# Chapter 4. Unicode Text Versus Bytes

"Humans use text. Computers speak bytes."

This chapter deals with Unicode strings, binary sequences, and the encodings used to convert between them.

In this chapter, we will visit the following topics:

- Characters, code points, and byte representations

- Unique features of binary sequences: bytes, bytearray, and memoryview

- Encodings for full Unicode and legacy character sets

- Avoiding and dealing with encoding errors

- Best practices when handling text files

- The default encoding trap and standard I/O issues

- Safe Unicode text comparisons with normalization

- Utility functions for normalization, case folding, and brute-force diacritic removal

- Proper sorting of Unicode text with locale and the pyuca library

- Character metadata in the Unicode database

- Dual-mode APIs that handle str and bytes

## I. Character Issues
string is a sequence of characters.
******************************
Write the next part of the Unicode text and bytes chapter, starting right after its last sentence. The data after this isn't needed.

ITEMS:
******************************
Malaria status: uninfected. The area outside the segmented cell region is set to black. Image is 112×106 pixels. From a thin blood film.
******************************
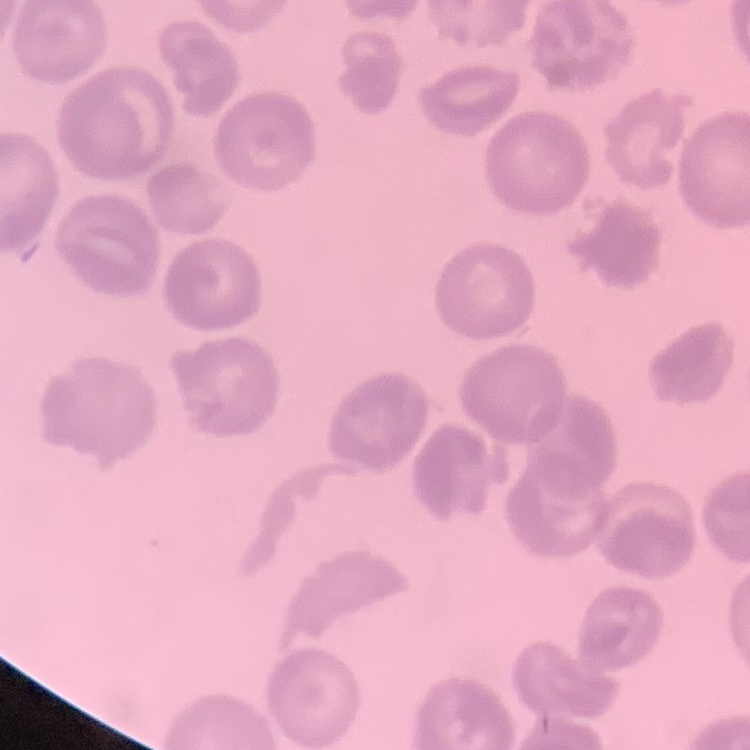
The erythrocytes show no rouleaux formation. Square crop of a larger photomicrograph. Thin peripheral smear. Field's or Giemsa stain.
******************************
ANSWER TO THE PROBLEM:
the items we get out of a Python 3 str are Unicode characters

In [1]:
s = 'café'
print(len(s))
b = s.encode('utf8')
print(len(b))
print(b)

print(b.decode('utf8'))

4
5
b'caf\xc3\xa9'
café


## II. Byte Essentials

The Python documentation sometimes uses the generic term “byte string” to refer to both `bytes` (immutable) and `bytearray` (mutable)

In [2]:
cafe = bytes('café', encoding='utf_8')
print(cafe)
print(cafe[:1])

b'caf\xc3\xa9'
b'c'


In [3]:
cafe_arr = bytearray(cafe)
print(cafe_arr)
print(cafe_arr[-1:])

bytearray(b'caf\xc3\xa9')
bytearray(b'\xa9')


In [11]:
# Example 4-3. Initializing bytes from the raw data of an array
import array
numbers = array.array('h', [-2, -1, 0, 1, 2]) # Typecode 'h' creates an array of short integers (16 bits).
octets = bytes(numbers) # octets holds a copy of the bytes that make up numbers.
octets # These are the 10 bytes that represent the 5 short integers

b'\xfe\xff\xff\xff\x00\x00\x01\x00\x02\x00'

## III. Basic Encoders/Decoders

In [12]:
for codec in ['latin_1', 'utf_8', 'utf_16']:
    print(codec, 'Huy Niño'.encode(codec), sep='\t')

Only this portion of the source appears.